[Spatial relation data]
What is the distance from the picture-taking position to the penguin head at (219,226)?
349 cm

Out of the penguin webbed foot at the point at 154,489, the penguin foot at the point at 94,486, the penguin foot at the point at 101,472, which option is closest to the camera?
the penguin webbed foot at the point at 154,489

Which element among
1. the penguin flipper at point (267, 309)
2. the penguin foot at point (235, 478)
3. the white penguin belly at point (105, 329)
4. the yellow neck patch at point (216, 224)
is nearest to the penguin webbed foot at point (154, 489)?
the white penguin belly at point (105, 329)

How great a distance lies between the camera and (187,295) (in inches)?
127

_What is required_:
Reproduce all of the spatial relation data above verbatim, line by line.

_Result of the exercise_:
What is the distance from the picture-taking position to the penguin head at (219,226)?
349 cm

Out of the penguin webbed foot at the point at 154,489, the penguin foot at the point at 94,486, the penguin foot at the point at 101,472, which option is closest to the camera?
the penguin webbed foot at the point at 154,489

Which element among
1. the penguin flipper at point (267, 309)
2. the penguin foot at point (235, 478)
3. the white penguin belly at point (105, 329)
4. the yellow neck patch at point (216, 224)
is nearest to the penguin webbed foot at point (154, 489)?
the white penguin belly at point (105, 329)

How great a distance lies between the camera and (187,295) (in inches)?
127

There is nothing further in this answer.